DocketNumber: No. 8325.
Citation Numbers: 279 S.W. 832, 103 Tex. Crim. 203, 1925 Tex. Crim. App. LEXIS 1257
Judges: Hawkins
Filed Date: 10/7/1925
Status: Precedential
Modified Date: 11/15/2024
Conviction is for the sale of intoxicating liquor to one Ashmore, with punishment assessed at two years in the penitentiary.
The only bill of exception in the record complains of the court's action in permitting the state to propound to Ashmore leading questions. The bill shows that this character of examination was permitted because the witness was hostile to the state. If a witness is hostile, unwilling or reluctant it is within the sound discretion of the court to permit leading questions on direct examination. Navarro v. State, 24 Tex.Crim. App. 378,
The only other question raised is that the evidence is not sufficient to support the conviction. Our examination of it leaves no such impression. It is patent that the alleged purchaser was an unwilling witness and it was with difficulty the state elicited his evidence, but it is positive to the point that he purchased whiskey and paid for it by check, which he says he thinks was delivered to appellant. A woman was present and took part in the transaction. The evidence supports the theory that she and appellant were acting together as principals in the sale. Two officers who were outside the house saw Ashmore write a check and deliver it to appellant, and heard Ashmore say to appellant, "Now, save me another pint for tomorrow morning," to which appellant replied, "All right, I will have it for you."

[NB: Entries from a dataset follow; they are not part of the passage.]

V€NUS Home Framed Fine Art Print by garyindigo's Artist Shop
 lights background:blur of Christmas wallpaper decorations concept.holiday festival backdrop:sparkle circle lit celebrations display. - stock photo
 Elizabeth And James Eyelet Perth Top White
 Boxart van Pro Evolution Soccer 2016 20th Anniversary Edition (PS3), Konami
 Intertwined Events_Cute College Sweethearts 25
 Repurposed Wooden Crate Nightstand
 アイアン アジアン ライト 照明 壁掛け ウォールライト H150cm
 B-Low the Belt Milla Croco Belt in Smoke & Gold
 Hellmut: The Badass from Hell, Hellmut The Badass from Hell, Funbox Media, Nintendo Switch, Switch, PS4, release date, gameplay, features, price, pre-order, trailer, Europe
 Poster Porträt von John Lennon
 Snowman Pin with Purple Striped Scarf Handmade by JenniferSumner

Some mention is made in appellant's brief of certain comments and action of the learned trial judge during the examination of Ashmore. These matters were not made the subject of exception, hence are not reviewable.
The judgment is affirmed.
Affirmed.
No such alleged misconduct was even mentioned in the motion for new trial. We regret that under the condition of the record we cannot consider complaint now urged for the first time in this court.
The motion for rehearing is overruled.